• Work to do
Rewrite the listing below, changing every "low stone wall" to "low brick wall" and keeping everything else identical.

• Input

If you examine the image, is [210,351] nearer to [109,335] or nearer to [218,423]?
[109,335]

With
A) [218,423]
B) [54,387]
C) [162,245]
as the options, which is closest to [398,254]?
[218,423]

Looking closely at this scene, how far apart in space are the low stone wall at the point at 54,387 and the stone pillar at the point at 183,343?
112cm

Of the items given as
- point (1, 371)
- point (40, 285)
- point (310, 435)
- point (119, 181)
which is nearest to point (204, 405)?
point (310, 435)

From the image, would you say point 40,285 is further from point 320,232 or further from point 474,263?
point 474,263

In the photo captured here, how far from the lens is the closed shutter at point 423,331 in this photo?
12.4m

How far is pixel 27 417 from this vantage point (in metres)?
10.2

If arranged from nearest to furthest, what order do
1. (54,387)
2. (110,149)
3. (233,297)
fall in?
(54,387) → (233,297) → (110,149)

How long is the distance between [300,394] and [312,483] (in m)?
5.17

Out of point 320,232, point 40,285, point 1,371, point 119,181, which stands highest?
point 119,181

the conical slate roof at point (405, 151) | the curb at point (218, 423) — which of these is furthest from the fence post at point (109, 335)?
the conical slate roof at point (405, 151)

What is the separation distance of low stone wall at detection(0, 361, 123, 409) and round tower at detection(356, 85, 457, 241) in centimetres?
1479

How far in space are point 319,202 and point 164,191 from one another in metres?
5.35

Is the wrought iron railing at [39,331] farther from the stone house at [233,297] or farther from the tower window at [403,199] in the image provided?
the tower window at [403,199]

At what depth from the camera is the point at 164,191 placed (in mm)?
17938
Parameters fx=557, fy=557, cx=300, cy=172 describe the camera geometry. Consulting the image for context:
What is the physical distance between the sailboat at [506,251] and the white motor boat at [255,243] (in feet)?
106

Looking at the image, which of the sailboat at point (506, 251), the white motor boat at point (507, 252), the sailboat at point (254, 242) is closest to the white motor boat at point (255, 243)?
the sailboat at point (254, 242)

• Correct response
If you examine the image, is [210,351] nearer to [109,335] or nearer to [218,423]?
[109,335]

With
A) [218,423]
B) [54,387]
C) [162,245]
as the options, which is closest to [398,254]?
[218,423]

Looking closely at this scene, how far apart in space are the low brick wall at the point at 54,387 and the stone pillar at the point at 183,343?
112cm

Of the items given as
- point (1, 371)
- point (40, 285)
- point (310, 435)
- point (119, 181)
which is nearest to point (204, 405)?
point (310, 435)

From the image, would you say point 40,285 is further from point 320,232 or further from point 474,263?
point 474,263

In the photo captured here, how far from the lens is the closed shutter at point 423,331 in this photo?
12.4m

How far is pixel 27 417 from this vantage point (in metres)?
10.2

If arranged from nearest to furthest, what order do
1. (54,387)
2. (110,149)
3. (233,297)
fall in?
(54,387) → (233,297) → (110,149)

How long is the distance between [300,394] and [312,483] (in m)?
5.17

Out of point 320,232, point 40,285, point 1,371, point 119,181, which stands highest?
point 119,181

the conical slate roof at point (405, 151) | the curb at point (218, 423) — which of these is furthest from the fence post at point (109, 335)?
the conical slate roof at point (405, 151)

What is the separation distance of low brick wall at detection(0, 361, 123, 409) and round tower at detection(356, 85, 457, 241) in centimetres?
1479

How far in space are point 319,202 and point 164,191 from one another in metres?
5.35

Is the wrought iron railing at [39,331] farther from the stone house at [233,297] or farther from the tower window at [403,199] in the image provided?
the tower window at [403,199]

At what depth from the camera is the point at 164,191 placed (in mm)?
17938
Parameters fx=557, fy=557, cx=300, cy=172 describe the camera geometry. Consulting the image for context:
What is the physical distance between the sailboat at [506,251] and the white motor boat at [255,243] (in feet)?
106

Looking at the image, which of the sailboat at point (506, 251), the white motor boat at point (507, 252), the sailboat at point (254, 242) is closest to the white motor boat at point (255, 243)?
the sailboat at point (254, 242)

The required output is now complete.